This post was prompted by the news that Jonathan Trott has returned home early from the Ashes tour as a result of a ‘long-standing stress-related condition’ (http://www.bbc.co.uk/sport/0/cricket/25086761). Reading between the lines, this would point to a mental illness such as Marcus Trescothick’s depression which was described in 2006 as a ‘stress-related illness’ (http://news.bbc.co.uk/sport1/hi/cricket/england/6146688.stm) and at the time as prior to that as ‘personal reasons’ (http://news.bbc.co.uk/sport1/hi/cricket/england/4750328.stm) and a ‘virus’ (http://news.bbc.co.uk/sport1/hi/cricket/england/4897358.stm).
Obviously it is up to each individual to decide when and whether to disclose such personal medical information such as whether they have an illness of any kind and exactly what sort it is. But, I wonder whether hiding behind words such as ‘stress-related illness’ only increase the stigma surrounding mental illness.

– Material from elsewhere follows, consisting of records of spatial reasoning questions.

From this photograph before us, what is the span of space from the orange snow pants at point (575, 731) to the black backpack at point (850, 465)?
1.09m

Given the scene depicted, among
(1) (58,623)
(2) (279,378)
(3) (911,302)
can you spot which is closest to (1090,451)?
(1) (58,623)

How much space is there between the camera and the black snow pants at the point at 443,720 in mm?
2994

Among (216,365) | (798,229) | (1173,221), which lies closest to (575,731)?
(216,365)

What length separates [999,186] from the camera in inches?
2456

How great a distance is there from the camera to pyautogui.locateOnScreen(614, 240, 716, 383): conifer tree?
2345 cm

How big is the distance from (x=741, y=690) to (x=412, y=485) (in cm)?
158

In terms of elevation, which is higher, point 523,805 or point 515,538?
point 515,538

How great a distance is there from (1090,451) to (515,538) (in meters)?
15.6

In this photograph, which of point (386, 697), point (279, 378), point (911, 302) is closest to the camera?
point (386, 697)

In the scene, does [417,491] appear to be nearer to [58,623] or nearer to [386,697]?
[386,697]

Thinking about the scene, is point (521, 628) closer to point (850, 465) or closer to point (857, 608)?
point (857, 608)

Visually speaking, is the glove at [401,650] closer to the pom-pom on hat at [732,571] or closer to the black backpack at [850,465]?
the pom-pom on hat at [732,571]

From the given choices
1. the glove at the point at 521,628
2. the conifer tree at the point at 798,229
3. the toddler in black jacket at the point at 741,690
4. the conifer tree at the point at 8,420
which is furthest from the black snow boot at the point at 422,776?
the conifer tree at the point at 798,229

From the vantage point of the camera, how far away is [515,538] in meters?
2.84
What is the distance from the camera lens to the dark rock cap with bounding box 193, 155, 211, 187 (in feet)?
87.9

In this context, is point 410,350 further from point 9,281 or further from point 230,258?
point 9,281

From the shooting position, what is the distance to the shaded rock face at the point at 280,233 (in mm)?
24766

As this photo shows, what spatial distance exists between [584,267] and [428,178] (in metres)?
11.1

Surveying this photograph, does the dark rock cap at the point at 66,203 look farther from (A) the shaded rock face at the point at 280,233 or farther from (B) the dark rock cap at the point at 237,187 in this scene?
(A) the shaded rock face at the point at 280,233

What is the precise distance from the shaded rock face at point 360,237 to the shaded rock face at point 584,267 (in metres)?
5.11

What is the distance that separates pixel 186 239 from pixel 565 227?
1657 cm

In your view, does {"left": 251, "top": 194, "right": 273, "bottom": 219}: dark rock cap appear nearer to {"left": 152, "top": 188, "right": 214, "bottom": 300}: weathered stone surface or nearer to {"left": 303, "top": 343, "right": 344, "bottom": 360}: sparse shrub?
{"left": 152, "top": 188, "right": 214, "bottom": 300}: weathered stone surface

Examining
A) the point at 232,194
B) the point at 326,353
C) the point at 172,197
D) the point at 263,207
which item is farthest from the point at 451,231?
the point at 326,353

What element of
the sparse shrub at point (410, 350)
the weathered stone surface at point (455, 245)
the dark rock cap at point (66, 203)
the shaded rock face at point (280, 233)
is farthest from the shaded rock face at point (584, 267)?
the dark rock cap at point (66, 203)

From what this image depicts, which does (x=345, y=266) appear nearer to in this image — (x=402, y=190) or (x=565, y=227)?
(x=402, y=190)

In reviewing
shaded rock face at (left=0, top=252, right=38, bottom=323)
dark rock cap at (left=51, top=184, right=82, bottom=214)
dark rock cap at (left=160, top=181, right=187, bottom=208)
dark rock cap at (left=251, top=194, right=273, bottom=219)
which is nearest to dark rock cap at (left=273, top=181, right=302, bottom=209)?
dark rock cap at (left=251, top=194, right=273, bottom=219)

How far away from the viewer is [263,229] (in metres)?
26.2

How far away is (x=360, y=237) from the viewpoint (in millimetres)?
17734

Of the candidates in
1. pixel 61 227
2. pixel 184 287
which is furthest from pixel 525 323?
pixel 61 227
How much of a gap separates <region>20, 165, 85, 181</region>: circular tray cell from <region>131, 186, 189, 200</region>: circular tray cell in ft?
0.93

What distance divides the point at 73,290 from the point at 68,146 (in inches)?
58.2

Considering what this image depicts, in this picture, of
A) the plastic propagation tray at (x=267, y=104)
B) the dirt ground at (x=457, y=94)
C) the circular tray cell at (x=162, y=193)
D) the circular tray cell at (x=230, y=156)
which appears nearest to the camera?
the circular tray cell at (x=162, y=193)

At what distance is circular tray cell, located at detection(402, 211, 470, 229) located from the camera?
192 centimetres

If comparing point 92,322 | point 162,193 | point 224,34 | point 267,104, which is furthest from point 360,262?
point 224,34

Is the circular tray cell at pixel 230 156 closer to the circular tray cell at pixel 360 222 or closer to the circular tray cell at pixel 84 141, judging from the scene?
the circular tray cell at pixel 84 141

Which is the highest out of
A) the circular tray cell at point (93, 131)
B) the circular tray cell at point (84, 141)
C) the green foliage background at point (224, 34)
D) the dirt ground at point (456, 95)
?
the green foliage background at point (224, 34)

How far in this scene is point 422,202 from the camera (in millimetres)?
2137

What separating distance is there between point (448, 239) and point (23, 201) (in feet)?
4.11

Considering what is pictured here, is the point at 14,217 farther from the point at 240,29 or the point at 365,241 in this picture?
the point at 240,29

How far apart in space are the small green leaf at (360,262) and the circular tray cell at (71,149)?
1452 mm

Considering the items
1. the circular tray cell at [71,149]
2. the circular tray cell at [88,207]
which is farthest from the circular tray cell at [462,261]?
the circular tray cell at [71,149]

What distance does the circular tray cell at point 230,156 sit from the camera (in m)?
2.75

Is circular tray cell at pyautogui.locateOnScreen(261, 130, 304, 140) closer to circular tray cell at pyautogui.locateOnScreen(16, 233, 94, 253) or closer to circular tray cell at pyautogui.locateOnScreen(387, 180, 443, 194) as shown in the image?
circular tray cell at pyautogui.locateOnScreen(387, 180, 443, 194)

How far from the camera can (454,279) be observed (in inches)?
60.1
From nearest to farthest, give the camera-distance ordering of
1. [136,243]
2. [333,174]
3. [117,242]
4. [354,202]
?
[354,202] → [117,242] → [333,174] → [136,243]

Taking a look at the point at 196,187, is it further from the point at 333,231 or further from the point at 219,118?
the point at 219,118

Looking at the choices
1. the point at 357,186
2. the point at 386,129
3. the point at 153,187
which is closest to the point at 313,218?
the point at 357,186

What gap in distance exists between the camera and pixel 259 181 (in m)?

My mother was a paranoid schizophrenic. The first time I revealed that to anyone other than the person I went on to marry (and then divorce) was when I was in my 20s, to my close friend Nick (and since then I tell pretty much anyone, if it’s relevant). Up to that point it was always something that wasn’t talked about (at least in my family). Not to my school friends, not (as I found out recently) even to my more extended relatives. The stigma of mental illness was strong then and is still strong now and is something that is just not talked about. Privacy is clearly an issue and no-one should divulge more information than they feel comfortable with but is hiding behind euphemisms only reinforcing that.
I have the utmost respect for people brave enough to stand up and state that they have a mental illness, as personally I think that talking about it will help to de-stigmatise it, and wish Jonathan Trott all the best with his recovery from his ‘long-standing stress-related condition’.